(Selected excerpt begins)

The Need For A New Budgeting Approach
Consequently, MDMs must adopt a new budgeting approach to cybersecurity. This approach involves three key elements:
1. Understanding Business Value: Manufacturers need to integrate security considerations into the business value of their clinical interventions. This means recognizing how cybersecurity enhances the overall value proposition of their devices, ensuring that security is seen as a critical component of product quality and patient safety and reducing business risks resulting from insufficient security.
2. The Impact On Business Models: Security considerations must influence business models, especially for connected devices. For example, a secure hub for surgical robots or a “rent-not-buy” capital equipment model can provide new revenue streams if enabled with robust cybersecurity measures.
3. End-Of-Life Support: Manufacturers must better quantify and plan for the ongoing security exposure of devices in the field. This includes ensuring security measures remain effective throughout the device’s clinical life and providing end-of-life support to manage and mitigate any residual risks.
Practical Steps For Securing Your Cybersecurity Budget
Securing the necessary budget for cybersecurity involves a strategic approach:
• Building A Business Case: Justify the need for increased cybersecurity budgets by demonstrating the potential risks and costs of cyber incidents. Use successful strategies and case studies as support.

(Selected excerpt ends)
(Dataset entries begins)

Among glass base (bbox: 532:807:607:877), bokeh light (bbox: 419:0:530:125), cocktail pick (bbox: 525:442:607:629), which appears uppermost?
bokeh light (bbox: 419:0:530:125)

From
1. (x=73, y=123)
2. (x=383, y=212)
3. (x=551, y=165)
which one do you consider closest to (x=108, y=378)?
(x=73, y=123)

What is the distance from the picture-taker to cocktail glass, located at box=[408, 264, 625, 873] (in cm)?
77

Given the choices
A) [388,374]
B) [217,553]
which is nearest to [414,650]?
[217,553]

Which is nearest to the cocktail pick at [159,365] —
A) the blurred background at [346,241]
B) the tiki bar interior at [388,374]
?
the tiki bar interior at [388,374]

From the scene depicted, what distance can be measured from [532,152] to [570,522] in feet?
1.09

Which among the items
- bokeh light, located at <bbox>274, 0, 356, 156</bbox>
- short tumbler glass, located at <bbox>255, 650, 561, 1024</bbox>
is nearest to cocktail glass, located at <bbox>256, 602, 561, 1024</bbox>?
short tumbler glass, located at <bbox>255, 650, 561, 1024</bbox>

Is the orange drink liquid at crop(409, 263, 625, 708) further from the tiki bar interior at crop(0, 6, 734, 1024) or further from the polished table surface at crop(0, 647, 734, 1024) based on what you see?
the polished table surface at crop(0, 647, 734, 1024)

(Dataset entries ends)

Can you rewrite the passage on cybersecurity budgeting, starting with "3. End-Of-Life Support: Manufacturers" and going on through "studies as support.", with "residual risks" replaced by "remaining risks"?

Response to this exercise =
3. End-Of-Life Support: Manufacturers must better quantify and plan for the ongoing security exposure of devices in the field. This includes ensuring security measures remain effective throughout the device’s clinical life and providing end-of-life support to manage and mitigate any remaining risks.
Practical Steps For Securing Your Cybersecurity Budget
Securing the necessary budget for cybersecurity involves a strategic approach:
• Building A Business Case: Justify the need for increased cybersecurity budgets by demonstrating the potential risks and costs of cyber incidents. Use successful strategies and case studies as support.